PROMPT »
Nothing in the records may change. Output them all exactly.

[Records excerpted from a collection]
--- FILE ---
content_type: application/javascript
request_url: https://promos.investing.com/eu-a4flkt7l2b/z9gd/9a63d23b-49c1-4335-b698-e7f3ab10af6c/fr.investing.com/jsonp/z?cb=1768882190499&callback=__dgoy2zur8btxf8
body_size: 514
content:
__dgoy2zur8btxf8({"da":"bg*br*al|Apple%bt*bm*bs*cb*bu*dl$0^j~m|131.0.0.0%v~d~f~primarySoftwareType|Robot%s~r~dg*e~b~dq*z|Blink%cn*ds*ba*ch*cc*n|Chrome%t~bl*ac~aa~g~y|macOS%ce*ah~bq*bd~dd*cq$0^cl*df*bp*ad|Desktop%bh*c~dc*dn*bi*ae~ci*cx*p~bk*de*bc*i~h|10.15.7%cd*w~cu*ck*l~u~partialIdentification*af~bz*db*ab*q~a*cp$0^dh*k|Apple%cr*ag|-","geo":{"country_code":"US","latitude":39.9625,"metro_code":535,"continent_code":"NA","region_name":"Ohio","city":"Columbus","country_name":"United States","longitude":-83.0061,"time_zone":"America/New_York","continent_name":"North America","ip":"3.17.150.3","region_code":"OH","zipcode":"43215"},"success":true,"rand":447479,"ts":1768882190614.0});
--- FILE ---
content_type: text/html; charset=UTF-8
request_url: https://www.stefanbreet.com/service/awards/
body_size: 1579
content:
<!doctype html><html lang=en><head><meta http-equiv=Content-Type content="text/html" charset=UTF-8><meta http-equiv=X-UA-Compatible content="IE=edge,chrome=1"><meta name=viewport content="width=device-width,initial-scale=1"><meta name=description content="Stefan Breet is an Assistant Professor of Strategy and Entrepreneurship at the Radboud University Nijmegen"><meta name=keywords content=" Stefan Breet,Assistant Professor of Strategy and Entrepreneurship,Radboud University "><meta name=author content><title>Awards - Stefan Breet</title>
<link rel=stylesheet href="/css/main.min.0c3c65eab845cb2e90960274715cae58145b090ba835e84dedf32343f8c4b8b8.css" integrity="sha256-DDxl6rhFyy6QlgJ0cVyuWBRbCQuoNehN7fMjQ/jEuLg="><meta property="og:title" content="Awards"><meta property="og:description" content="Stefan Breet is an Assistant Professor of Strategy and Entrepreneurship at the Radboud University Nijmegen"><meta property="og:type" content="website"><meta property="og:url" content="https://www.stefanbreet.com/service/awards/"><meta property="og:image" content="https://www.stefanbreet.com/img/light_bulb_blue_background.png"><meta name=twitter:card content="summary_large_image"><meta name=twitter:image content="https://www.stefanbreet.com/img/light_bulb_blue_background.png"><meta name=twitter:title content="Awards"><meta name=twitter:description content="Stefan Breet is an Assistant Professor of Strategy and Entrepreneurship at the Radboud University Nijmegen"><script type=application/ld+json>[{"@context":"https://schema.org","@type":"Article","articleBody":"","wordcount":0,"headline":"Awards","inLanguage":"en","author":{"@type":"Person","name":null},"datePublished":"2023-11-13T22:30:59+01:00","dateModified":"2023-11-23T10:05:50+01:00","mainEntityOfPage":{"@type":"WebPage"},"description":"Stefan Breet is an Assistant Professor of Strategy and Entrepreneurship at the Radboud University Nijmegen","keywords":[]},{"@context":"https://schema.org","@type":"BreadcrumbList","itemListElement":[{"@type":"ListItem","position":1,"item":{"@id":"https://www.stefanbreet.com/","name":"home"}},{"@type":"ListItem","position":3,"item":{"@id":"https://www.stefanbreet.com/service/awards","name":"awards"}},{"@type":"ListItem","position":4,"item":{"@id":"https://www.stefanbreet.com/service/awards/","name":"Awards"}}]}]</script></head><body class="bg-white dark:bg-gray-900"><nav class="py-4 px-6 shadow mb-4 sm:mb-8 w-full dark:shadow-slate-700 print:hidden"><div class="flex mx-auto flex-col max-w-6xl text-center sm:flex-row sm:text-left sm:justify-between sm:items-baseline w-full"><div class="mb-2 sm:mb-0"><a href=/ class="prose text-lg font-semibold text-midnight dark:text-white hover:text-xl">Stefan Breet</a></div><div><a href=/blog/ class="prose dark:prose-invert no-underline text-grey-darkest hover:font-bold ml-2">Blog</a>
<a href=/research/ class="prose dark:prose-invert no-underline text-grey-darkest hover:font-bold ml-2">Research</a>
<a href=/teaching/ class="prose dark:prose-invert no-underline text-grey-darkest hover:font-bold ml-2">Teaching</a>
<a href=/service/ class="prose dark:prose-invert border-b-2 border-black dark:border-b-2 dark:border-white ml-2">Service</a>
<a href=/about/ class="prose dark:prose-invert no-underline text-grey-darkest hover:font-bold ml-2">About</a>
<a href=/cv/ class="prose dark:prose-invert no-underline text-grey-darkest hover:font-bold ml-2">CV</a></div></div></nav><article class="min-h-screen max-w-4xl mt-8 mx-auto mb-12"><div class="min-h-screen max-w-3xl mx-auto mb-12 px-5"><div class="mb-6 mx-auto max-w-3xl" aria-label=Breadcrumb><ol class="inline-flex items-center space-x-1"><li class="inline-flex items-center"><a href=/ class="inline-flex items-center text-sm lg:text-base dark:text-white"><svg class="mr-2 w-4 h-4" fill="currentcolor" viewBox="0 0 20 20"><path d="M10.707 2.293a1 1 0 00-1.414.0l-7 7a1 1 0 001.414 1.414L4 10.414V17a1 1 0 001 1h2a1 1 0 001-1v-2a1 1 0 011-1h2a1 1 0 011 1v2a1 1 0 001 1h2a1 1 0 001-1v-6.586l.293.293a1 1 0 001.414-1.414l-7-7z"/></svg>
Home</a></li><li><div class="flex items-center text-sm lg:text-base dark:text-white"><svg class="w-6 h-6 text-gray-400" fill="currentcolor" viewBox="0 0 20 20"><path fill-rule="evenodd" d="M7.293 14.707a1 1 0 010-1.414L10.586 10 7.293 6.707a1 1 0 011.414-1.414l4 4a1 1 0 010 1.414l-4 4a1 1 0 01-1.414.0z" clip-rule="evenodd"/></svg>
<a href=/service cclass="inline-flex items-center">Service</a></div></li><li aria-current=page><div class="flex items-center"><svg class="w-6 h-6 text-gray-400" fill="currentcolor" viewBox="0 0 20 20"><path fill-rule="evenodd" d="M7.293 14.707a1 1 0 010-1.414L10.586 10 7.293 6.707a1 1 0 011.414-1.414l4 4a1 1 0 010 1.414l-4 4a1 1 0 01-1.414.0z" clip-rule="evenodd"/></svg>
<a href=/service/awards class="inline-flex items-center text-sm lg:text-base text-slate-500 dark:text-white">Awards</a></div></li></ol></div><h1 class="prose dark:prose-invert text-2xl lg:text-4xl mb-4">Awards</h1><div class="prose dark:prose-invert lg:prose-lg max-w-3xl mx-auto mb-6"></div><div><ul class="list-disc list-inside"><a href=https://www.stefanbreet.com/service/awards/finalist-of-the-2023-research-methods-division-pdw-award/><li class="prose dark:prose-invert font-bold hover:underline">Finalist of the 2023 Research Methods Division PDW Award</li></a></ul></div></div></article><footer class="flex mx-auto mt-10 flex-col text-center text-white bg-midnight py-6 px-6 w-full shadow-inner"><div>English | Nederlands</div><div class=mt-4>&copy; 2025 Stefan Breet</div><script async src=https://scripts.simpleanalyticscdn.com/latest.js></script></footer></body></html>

FINISHED EXERCISE »
--- FILE ---
content_type: application/javascript
request_url: https://promos.investing.com/eu-a4flkt7l2b/z9gd/9a63d23b-49c1-4335-b698-e7f3ab10af6c/fr.investing.com/jsonp/z?cb=1768882190499&callback=__dgoy2zur8btxf8
body_size: 514
content:
__dgoy2zur8btxf8({"da":"bg*br*al|Apple%bt*bm*bs*cb*bu*dl$0^j~m|131.0.0.0%v~d~f~primarySoftwareType|Robot%s~r~dg*e~b~dq*z|Blink%cn*ds*ba*ch*cc*n|Chrome%t~bl*ac~aa~g~y|macOS%ce*ah~bq*bd~dd*cq$0^cl*df*bp*ad|Desktop%bh*c~dc*dn*bi*ae~ci*cx*p~bk*de*bc*i~h|10.15.7%cd*w~cu*ck*l~u~partialIdentification*af~bz*db*ab*q~a*cp$0^dh*k|Apple%cr*ag|-","geo":{"country_code":"US","latitude":39.9625,"metro_code":535,"continent_code":"NA","region_name":"Ohio","city":"Columbus","country_name":"United States","longitude":-83.0061,"time_zone":"America/New_York","continent_name":"North America","ip":"3.17.150.3","region_code":"OH","zipcode":"43215"},"success":true,"rand":447479,"ts":1768882190614.0});
--- FILE ---
content_type: text/html; charset=UTF-8
request_url: https://www.stefanbreet.com/service/awards/
body_size: 1579
content:
<!doctype html><html lang=en><head><meta http-equiv=Content-Type content="text/html" charset=UTF-8><meta http-equiv=X-UA-Compatible content="IE=edge,chrome=1"><meta name=viewport content="width=device-width,initial-scale=1"><meta name=description content="Stefan Breet is an Assistant Professor of Strategy and Entrepreneurship at the Radboud University Nijmegen"><meta name=keywords content=" Stefan Breet,Assistant Professor of Strategy and Entrepreneurship,Radboud University "><meta name=author content><title>Awards - Stefan Breet</title>
<link rel=stylesheet href="/css/main.min.0c3c65eab845cb2e90960274715cae58145b090ba835e84dedf32343f8c4b8b8.css" integrity="sha256-DDxl6rhFyy6QlgJ0cVyuWBRbCQuoNehN7fMjQ/jEuLg="><meta property="og:title" content="Awards"><meta property="og:description" content="Stefan Breet is an Assistant Professor of Strategy and Entrepreneurship at the Radboud University Nijmegen"><meta property="og:type" content="website"><meta property="og:url" content="https://www.stefanbreet.com/service/awards/"><meta property="og:image" content="https://www.stefanbreet.com/img/light_bulb_blue_background.png"><meta name=twitter:card content="summary_large_image"><meta name=twitter:image content="https://www.stefanbreet.com/img/light_bulb_blue_background.png"><meta name=twitter:title content="Awards"><meta name=twitter:description content="Stefan Breet is an Assistant Professor of Strategy and Entrepreneurship at the Radboud University Nijmegen"><script type=application/ld+json>[{"@context":"https://schema.org","@type":"Article","articleBody":"","wordcount":0,"headline":"Awards","inLanguage":"en","author":{"@type":"Person","name":null},"datePublished":"2023-11-13T22:30:59+01:00","dateModified":"2023-11-23T10:05:50+01:00","mainEntityOfPage":{"@type":"WebPage"},"description":"Stefan Breet is an Assistant Professor of Strategy and Entrepreneurship at the Radboud University Nijmegen","keywords":[]},{"@context":"https://schema.org","@type":"BreadcrumbList","itemListElement":[{"@type":"ListItem","position":1,"item":{"@id":"https://www.stefanbreet.com/","name":"home"}},{"@type":"ListItem","position":3,"item":{"@id":"https://www.stefanbreet.com/service/awards","name":"awards"}},{"@type":"ListItem","position":4,"item":{"@id":"https://www.stefanbreet.com/service/awards/","name":"Awards"}}]}]</script></head><body class="bg-white dark:bg-gray-900"><nav class="py-4 px-6 shadow mb-4 sm:mb-8 w-full dark:shadow-slate-700 print:hidden"><div class="flex mx-auto flex-col max-w-6xl text-center sm:flex-row sm:text-left sm:justify-between sm:items-baseline w-full"><div class="mb-2 sm:mb-0"><a href=/ class="prose text-lg font-semibold text-midnight dark:text-white hover:text-xl">Stefan Breet</a></div><div><a href=/blog/ class="prose dark:prose-invert no-underline text-grey-darkest hover:font-bold ml-2">Blog</a>
<a href=/research/ class="prose dark:prose-invert no-underline text-grey-darkest hover:font-bold ml-2">Research</a>
<a href=/teaching/ class="prose dark:prose-invert no-underline text-grey-darkest hover:font-bold ml-2">Teaching</a>
<a href=/service/ class="prose dark:prose-invert border-b-2 border-black dark:border-b-2 dark:border-white ml-2">Service</a>
<a href=/about/ class="prose dark:prose-invert no-underline text-grey-darkest hover:font-bold ml-2">About</a>
<a href=/cv/ class="prose dark:prose-invert no-underline text-grey-darkest hover:font-bold ml-2">CV</a></div></div></nav><article class="min-h-screen max-w-4xl mt-8 mx-auto mb-12"><div class="min-h-screen max-w-3xl mx-auto mb-12 px-5"><div class="mb-6 mx-auto max-w-3xl" aria-label=Breadcrumb><ol class="inline-flex items-center space-x-1"><li class="inline-flex items-center"><a href=/ class="inline-flex items-center text-sm lg:text-base dark:text-white"><svg class="mr-2 w-4 h-4" fill="currentcolor" viewBox="0 0 20 20"><path d="M10.707 2.293a1 1 0 00-1.414.0l-7 7a1 1 0 001.414 1.414L4 10.414V17a1 1 0 001 1h2a1 1 0 001-1v-2a1 1 0 011-1h2a1 1 0 011 1v2a1 1 0 001 1h2a1 1 0 001-1v-6.586l.293.293a1 1 0 001.414-1.414l-7-7z"/></svg>
Home</a></li><li><div class="flex items-center text-sm lg:text-base dark:text-white"><svg class="w-6 h-6 text-gray-400" fill="currentcolor" viewBox="0 0 20 20"><path fill-rule="evenodd" d="M7.293 14.707a1 1 0 010-1.414L10.586 10 7.293 6.707a1 1 0 011.414-1.414l4 4a1 1 0 010 1.414l-4 4a1 1 0 01-1.414.0z" clip-rule="evenodd"/></svg>
<a href=/service cclass="inline-flex items-center">Service</a></div></li><li aria-current=page><div class="flex items-center"><svg class="w-6 h-6 text-gray-400" fill="currentcolor" viewBox="0 0 20 20"><path fill-rule="evenodd" d="M7.293 14.707a1 1 0 010-1.414L10.586 10 7.293 6.707a1 1 0 011.414-1.414l4 4a1 1 0 010 1.414l-4 4a1 1 0 01-1.414.0z" clip-rule="evenodd"/></svg>
<a href=/service/awards class="inline-flex items-center text-sm lg:text-base text-slate-500 dark:text-white">Awards</a></div></li></ol></div><h1 class="prose dark:prose-invert text-2xl lg:text-4xl mb-4">Awards</h1><div class="prose dark:prose-invert lg:prose-lg max-w-3xl mx-auto mb-6"></div><div><ul class="list-disc list-inside"><a href=https://www.stefanbreet.com/service/awards/finalist-of-the-2023-research-methods-division-pdw-award/><li class="prose dark:prose-invert font-bold hover:underline">Finalist of the 2023 Research Methods Division PDW Award</li></a></ul></div></div></article><footer class="flex mx-auto mt-10 flex-col text-center text-white bg-midnight py-6 px-6 w-full shadow-inner"><div>English | Nederlands</div><div class=mt-4>&copy; 2025 Stefan Breet</div><script async src=https://scripts.simpleanalyticscdn.com/latest.js></script></footer></body></html>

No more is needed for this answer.